_Text excerpt_
=== Begin Enclosure ===
Roche files skin cancer drug in USA and Europe

by | 12th May 2011 | News

Roche is seeking approvals for vemurafenib, which the firm says is "the first personalised investigational medicine to have shown a significant overall survival benefit in metastatic melanoma".

Roche is seeking approvals for vemurafenib, which the firm says is “the first personalised investigational medicine to have shown a significant overall survival benefit in metastatic melanoma”.

Specifically, Roche has filed vemurafenib with the US Food and Drug Administration and the European Medicines Agency for approval for people with BRAF V600 mutation-positive metastatic melanoma. It has also submitted an application for the approval for a companion diagnostic.

Vemurafenib, which has been developed with USA’s Plexxikon (which was acquired last month by Daiichi Sankyo) inhibit a mutated form of the BRAF protein found in about half of all cases of melanoma, the deadliest and most aggressive form of skin cancer. The submissions are based on two successful studies.

In BRIM3, a 675-patient Phase III trial, participants who received vemurafenib lived longer and also experienced better rates of progression-free survival compared to those who received dacarbazine chemotherapy, Full data will be presented at the American Society of Clinical Oncology meeting in Chicago next month.

The BRIM2 132-patient Phase II study showed that vemurafenib shrank tumours in 52% of trial participants. Patients lived a median of 6.2 months without their disease getting worse.

Hal Barron, Roche’s chief medical officer, said that “we have worked swiftly to advance the vemurafenib development programme knowing that patients with metastatic melanoma have a poor prognosis and limited treatment options”. He added that the regulatory submissions of the drug and the companion diagnostic to identify people with the type of melanoma specifically targeted by this medicine “are exciting steps toward our goal of delivering a personalised therapy for this disease”.

Analysts believe that the path to approval should be fairly straightforward, given the unmet medical need and the strong efficacy data Roche has submitted.
=== End Enclosure ===
Stored items
=== Begin Enclosure ===
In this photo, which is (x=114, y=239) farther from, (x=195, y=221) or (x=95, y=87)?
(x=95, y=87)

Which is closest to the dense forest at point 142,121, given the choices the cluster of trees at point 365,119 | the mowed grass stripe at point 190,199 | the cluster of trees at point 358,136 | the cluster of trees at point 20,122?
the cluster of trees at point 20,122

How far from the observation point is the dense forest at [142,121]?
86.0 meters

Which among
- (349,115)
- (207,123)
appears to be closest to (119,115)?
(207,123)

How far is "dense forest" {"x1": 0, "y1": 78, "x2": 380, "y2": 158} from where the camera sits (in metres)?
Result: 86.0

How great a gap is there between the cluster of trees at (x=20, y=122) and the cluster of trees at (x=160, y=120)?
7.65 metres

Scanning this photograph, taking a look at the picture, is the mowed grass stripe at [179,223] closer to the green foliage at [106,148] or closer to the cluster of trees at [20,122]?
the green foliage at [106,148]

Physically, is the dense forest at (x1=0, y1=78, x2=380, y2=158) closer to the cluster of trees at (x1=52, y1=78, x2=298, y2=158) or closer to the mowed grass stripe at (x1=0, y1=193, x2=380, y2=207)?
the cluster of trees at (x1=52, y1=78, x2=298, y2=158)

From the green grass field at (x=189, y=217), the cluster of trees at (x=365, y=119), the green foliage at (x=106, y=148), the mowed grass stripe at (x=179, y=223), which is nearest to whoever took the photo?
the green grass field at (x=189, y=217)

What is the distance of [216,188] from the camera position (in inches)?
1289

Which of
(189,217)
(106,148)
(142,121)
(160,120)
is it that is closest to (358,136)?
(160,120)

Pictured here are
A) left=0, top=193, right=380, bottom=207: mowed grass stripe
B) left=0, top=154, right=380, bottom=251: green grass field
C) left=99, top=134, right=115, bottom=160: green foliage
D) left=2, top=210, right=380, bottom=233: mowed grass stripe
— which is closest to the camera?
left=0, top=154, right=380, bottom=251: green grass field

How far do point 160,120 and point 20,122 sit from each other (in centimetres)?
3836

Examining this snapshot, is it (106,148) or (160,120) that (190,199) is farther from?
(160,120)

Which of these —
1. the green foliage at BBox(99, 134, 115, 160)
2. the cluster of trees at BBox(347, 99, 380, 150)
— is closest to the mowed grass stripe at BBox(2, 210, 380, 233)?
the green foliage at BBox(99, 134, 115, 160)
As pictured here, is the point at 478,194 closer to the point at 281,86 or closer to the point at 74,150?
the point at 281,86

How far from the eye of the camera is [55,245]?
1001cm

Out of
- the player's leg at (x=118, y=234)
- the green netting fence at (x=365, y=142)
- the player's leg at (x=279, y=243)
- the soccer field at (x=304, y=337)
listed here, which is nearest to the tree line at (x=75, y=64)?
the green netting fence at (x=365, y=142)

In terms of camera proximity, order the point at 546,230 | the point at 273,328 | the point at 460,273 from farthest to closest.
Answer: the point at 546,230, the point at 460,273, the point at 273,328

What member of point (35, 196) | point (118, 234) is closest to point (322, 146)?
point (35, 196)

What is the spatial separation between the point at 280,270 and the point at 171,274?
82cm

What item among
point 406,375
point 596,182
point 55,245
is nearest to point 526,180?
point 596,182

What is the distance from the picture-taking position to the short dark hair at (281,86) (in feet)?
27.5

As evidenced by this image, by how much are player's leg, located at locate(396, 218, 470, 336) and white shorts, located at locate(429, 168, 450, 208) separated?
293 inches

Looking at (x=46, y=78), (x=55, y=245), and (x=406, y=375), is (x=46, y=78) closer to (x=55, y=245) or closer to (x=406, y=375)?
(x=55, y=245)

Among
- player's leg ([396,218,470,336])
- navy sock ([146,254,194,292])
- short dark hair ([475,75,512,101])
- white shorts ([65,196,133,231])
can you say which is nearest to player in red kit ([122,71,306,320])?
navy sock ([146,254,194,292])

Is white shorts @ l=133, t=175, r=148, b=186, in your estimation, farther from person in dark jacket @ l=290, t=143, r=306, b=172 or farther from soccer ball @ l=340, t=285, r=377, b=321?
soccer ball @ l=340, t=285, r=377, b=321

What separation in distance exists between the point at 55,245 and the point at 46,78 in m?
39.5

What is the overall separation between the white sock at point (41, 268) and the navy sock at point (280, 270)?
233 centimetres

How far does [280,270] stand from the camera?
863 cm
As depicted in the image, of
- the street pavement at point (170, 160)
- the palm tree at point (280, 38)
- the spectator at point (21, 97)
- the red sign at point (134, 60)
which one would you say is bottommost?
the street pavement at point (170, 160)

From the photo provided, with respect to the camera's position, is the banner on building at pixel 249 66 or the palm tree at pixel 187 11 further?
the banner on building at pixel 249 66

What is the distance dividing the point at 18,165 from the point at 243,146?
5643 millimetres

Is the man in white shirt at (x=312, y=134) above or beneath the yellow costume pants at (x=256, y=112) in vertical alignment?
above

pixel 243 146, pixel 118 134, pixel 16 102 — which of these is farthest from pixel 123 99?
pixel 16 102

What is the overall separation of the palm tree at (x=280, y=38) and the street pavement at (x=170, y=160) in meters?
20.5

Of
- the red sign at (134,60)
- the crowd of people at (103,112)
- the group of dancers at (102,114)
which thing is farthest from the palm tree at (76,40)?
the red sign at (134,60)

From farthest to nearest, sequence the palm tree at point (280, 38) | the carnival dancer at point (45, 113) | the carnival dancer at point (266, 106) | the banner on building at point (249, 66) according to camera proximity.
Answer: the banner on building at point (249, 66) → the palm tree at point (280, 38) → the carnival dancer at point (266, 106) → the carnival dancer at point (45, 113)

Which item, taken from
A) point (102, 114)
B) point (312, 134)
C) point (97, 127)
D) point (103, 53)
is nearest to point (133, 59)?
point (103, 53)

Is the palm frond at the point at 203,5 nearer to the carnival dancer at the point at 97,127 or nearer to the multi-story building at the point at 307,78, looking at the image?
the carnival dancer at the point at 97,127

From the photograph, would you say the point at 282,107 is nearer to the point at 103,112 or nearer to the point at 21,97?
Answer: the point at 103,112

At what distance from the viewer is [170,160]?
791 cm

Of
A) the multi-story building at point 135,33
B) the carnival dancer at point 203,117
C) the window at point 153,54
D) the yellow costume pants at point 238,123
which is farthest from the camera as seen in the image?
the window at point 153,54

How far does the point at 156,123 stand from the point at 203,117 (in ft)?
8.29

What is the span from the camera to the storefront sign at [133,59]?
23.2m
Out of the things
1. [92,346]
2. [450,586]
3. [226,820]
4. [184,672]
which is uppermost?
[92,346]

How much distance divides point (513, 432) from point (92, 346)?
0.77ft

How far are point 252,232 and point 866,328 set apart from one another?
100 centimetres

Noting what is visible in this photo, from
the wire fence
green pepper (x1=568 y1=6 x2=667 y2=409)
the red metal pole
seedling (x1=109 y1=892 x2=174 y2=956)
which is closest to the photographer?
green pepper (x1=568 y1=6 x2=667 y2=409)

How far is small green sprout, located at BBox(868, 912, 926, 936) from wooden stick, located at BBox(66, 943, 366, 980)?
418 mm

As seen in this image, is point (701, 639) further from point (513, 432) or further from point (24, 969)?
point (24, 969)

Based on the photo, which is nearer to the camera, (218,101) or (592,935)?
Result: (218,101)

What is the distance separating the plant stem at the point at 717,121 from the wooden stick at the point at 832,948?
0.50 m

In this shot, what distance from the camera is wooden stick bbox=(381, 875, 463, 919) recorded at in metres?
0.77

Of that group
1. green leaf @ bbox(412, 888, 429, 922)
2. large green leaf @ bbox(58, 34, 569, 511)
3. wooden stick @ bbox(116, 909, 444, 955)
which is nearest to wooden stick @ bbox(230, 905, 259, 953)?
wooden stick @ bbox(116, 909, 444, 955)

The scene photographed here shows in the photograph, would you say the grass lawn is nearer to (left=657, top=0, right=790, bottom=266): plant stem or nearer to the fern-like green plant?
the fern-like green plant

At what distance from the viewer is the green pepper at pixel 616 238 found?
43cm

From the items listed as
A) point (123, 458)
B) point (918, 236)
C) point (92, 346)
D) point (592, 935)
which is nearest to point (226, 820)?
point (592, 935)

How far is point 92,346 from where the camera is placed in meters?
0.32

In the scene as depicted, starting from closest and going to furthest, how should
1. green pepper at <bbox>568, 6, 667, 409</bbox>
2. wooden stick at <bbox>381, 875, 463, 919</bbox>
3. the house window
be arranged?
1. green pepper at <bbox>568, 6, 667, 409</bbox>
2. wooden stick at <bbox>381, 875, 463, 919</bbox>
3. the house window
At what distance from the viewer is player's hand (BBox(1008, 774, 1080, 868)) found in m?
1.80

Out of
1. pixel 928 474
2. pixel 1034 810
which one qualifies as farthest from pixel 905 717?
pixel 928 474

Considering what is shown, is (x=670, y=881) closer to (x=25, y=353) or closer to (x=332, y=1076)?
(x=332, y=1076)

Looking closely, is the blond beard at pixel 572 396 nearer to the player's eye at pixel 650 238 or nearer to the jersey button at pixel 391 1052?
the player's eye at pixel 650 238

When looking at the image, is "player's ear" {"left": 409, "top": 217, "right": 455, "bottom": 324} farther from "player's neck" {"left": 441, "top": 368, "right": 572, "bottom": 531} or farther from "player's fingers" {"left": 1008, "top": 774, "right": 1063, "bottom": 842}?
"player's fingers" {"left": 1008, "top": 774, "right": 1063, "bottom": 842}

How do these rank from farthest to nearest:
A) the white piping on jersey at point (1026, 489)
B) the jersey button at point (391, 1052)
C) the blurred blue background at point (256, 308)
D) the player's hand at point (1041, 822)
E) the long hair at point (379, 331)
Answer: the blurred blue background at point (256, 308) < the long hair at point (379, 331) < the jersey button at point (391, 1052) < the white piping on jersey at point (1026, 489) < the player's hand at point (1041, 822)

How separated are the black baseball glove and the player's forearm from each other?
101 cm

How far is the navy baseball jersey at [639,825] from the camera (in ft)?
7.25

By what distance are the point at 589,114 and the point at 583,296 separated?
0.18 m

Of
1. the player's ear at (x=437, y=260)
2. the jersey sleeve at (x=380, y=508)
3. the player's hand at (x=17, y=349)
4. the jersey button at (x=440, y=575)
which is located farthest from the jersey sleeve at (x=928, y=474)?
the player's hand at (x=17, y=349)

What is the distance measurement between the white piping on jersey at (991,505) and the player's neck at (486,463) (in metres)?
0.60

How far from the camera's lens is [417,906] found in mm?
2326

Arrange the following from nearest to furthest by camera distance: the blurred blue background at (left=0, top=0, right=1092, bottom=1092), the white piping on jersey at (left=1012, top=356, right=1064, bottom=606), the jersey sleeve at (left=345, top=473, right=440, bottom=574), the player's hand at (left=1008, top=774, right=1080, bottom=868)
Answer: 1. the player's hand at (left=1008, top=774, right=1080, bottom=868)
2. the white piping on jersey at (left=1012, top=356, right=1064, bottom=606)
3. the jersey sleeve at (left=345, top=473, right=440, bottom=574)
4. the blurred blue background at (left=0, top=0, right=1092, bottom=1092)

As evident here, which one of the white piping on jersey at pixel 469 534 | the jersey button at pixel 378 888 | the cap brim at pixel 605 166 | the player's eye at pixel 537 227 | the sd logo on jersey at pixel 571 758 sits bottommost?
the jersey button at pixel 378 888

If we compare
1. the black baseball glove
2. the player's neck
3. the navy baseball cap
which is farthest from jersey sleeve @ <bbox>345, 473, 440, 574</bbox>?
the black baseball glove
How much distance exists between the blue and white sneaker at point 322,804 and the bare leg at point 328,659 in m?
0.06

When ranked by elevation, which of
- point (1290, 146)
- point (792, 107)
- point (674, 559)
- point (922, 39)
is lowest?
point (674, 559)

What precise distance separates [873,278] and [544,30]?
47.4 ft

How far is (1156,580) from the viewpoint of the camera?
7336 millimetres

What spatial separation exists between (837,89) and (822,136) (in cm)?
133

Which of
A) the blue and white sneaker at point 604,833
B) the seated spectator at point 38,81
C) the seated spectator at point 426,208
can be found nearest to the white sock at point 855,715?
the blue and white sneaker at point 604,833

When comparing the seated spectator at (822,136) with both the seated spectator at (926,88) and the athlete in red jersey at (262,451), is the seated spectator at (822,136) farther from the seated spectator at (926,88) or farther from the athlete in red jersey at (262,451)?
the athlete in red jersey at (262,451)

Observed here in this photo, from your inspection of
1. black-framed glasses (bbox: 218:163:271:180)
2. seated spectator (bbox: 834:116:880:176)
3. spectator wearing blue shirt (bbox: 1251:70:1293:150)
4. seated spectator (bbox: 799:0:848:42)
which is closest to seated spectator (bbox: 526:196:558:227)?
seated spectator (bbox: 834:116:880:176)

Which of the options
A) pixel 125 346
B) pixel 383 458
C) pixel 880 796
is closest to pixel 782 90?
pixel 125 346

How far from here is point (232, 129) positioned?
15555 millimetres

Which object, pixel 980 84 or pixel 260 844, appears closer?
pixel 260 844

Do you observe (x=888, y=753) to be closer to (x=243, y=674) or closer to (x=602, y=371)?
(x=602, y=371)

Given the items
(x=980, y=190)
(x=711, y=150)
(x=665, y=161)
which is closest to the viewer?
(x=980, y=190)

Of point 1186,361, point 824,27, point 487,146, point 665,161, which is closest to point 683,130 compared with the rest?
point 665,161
=== End Enclosure ===
_Assignment_
Return the stretch of the Roche melanoma drug article from "In BRIM3, a" through "Chicago next month.", copied word for word.

_Written answer_
In BRIM3, a 675-patient Phase III trial, participants who received vemurafenib lived longer and also experienced better rates of progression-free survival compared to those who received dacarbazine chemotherapy, Full data will be presented at the American Society of Clinical Oncology meeting in Chicago next month.